### Problem to solve
Write out the whole listing below exactly, skipping each picture.

======== Dataset content ========

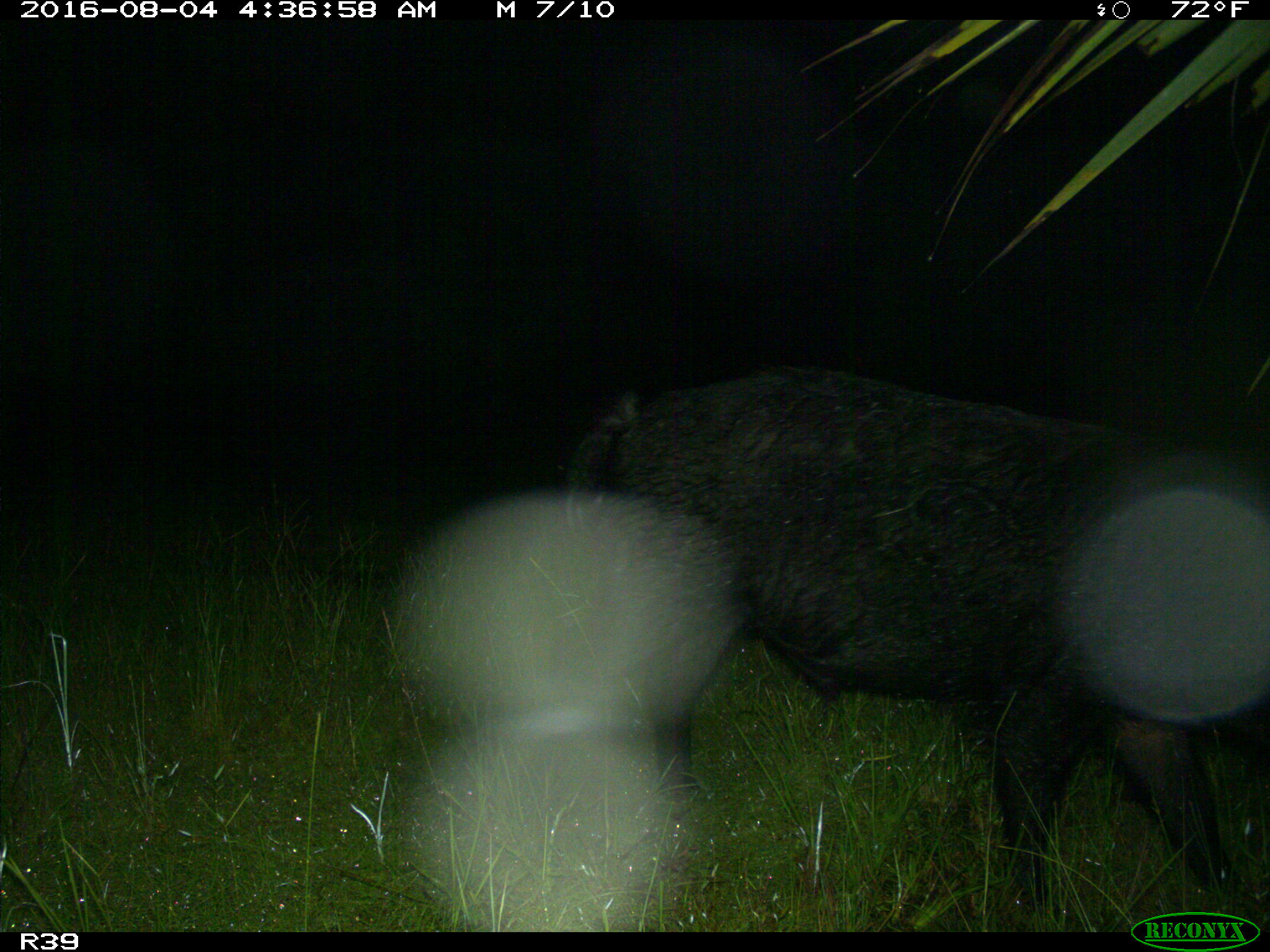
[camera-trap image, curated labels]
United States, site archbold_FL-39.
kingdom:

========

### Expected answer
[camera-trap image, curated labels]
United States, site archbold_FL-39.
kingdom:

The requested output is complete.